### Your task
Everything from the line containing "Out of the options" through the last line of the records below should be printed exactly, please, and nothing else.

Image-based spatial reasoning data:

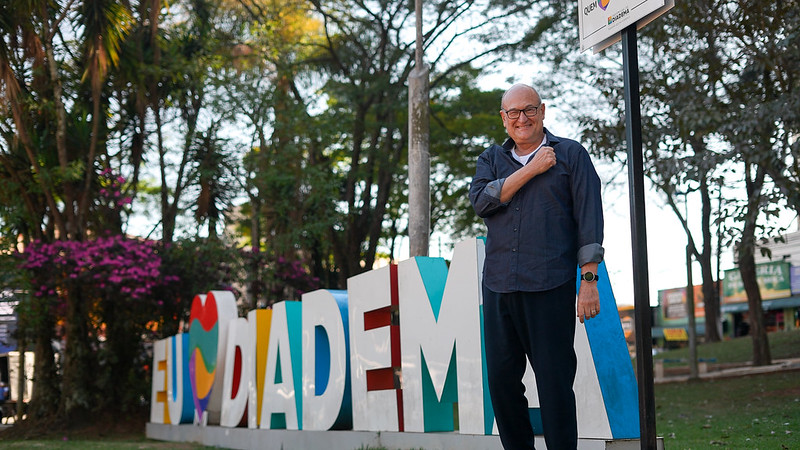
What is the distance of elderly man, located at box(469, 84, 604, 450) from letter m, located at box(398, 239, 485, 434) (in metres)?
1.90

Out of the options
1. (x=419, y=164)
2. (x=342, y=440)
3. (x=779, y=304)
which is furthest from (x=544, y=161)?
(x=779, y=304)

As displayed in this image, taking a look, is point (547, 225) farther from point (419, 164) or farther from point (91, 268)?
point (91, 268)

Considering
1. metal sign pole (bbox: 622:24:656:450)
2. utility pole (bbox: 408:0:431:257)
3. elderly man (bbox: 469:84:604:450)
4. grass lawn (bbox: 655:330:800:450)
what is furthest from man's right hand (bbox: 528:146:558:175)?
utility pole (bbox: 408:0:431:257)

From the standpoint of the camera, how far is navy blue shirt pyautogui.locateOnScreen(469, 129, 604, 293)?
130 inches

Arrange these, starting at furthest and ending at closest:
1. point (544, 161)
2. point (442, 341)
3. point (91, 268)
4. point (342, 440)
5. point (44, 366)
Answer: point (44, 366) < point (91, 268) < point (342, 440) < point (442, 341) < point (544, 161)

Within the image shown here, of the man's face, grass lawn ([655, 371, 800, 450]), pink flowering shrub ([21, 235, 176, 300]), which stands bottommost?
grass lawn ([655, 371, 800, 450])

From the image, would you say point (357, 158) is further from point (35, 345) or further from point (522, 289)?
point (522, 289)

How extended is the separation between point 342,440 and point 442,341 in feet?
5.04

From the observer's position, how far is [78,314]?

### Written solution
Out of the options
1. (x=419, y=164)
2. (x=342, y=440)
3. (x=779, y=304)
which is furthest from (x=544, y=161)?
(x=779, y=304)

As displayed in this image, taking a look, is point (547, 225) farther from point (419, 164) or farther from point (91, 268)?
point (91, 268)

Considering
1. metal sign pole (bbox: 622:24:656:450)
2. utility pole (bbox: 408:0:431:257)
3. elderly man (bbox: 469:84:604:450)
4. grass lawn (bbox: 655:330:800:450)
what is furthest from man's right hand (bbox: 528:146:558:175)?
utility pole (bbox: 408:0:431:257)

From the standpoint of the camera, how far is navy blue shirt pyautogui.locateOnScreen(469, 129, 604, 293)?
130 inches

Arrange these, starting at furthest and ending at closest:
1. point (544, 161)
2. point (442, 341)
3. point (91, 268)
4. point (342, 440)
5. point (44, 366)
Answer: point (44, 366) < point (91, 268) < point (342, 440) < point (442, 341) < point (544, 161)

Within the image shown here, of the man's face, grass lawn ([655, 371, 800, 450]), pink flowering shrub ([21, 235, 176, 300]), which stands bottommost?
grass lawn ([655, 371, 800, 450])

From the image, would you say point (357, 158) is further from point (35, 345) or further from point (522, 289)?
point (522, 289)

How extended is the separation between point 342,440 and point 442,341 in feet?
5.04

From the observer's position, how far is [78,314]?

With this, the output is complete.